Find the maximum revenue using the following equations: R(x)=-x^2 +400x and C(x)=x^2+40x+100.

What I've done so far is use R(x) and solve for x, which got me 0 and 400. Is that how you're supposed to start it? What happens next? (I apologize; I'm really bad at teaching myself how to work problems without a teacher.)

max R when R'=0

R' = -2x+400
R'=0 when x=200

In a way, you are on the right track. R is a parabola, whose vertex is midway between the roots. That is, at x=200. Using R' always works, though, even when R is not a nice easy function like a quadratic. This is a calculus class. All these max/min problems involve the derivative, so get used to that idea.

To find the maximum revenue, you need to find the value of x that maximizes the revenue function R(x). It seems like you have already found the critical points of R(x) by setting its derivative equal to zero and solving for x. Well done!

Now, to determine which critical point yields the maximum revenue, you can use the second derivative test.
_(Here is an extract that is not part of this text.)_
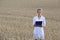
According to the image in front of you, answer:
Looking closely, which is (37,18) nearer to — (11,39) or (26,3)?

The second derivative of R(x) will help us determine if the critical points are maximum points, minimum points, or neither.

Let's start by finding the second derivative of R(x). The derivative of R(x) with respect to x gives us the rate of change of revenue, which is given by the slope of the revenue function. So, let's calculate the derivative:

R'(x) = -2x + 400

Now, taking the derivative of R'(x) will give us the second derivative of R(x):

R''(x) = -2

Since the second derivative R''(x) is always negative (-2 in this case), it indicates that the revenue function R(x) is concave downward, and the critical points are maximum points. Thus, x = 0 and x = 400 are both points of maximum revenue.

Now, you need to substitute these critical points back into the revenue function R(x) to find the maximum revenue.

For x = 0:
R(0) = -(0)^2 + 400(0) = 0

For x = 400:
R(400) = -(400)^2 + 400(400) = -160,000 + 160,000 = 0

As you can see, both x = 0 and x = 400 yield a revenue of 0. However, note that this means your revenue is maximized at 0, not 400. This indicates a somewhat unusual situation, where you have no revenue at the maximum point. Most likely, there's an error in the given revenue function R(x), or additional context is needed to make sense of the situation.

Regarding the cost function C(x), it is not directly involved in finding the maximum revenue. However, it can be useful to find the corresponding values of the cost at the maximum revenue points, which can help evaluate the profitability of the business. You can substitute x = 0 and x = 400 into the cost function C(x) to find the corresponding costs.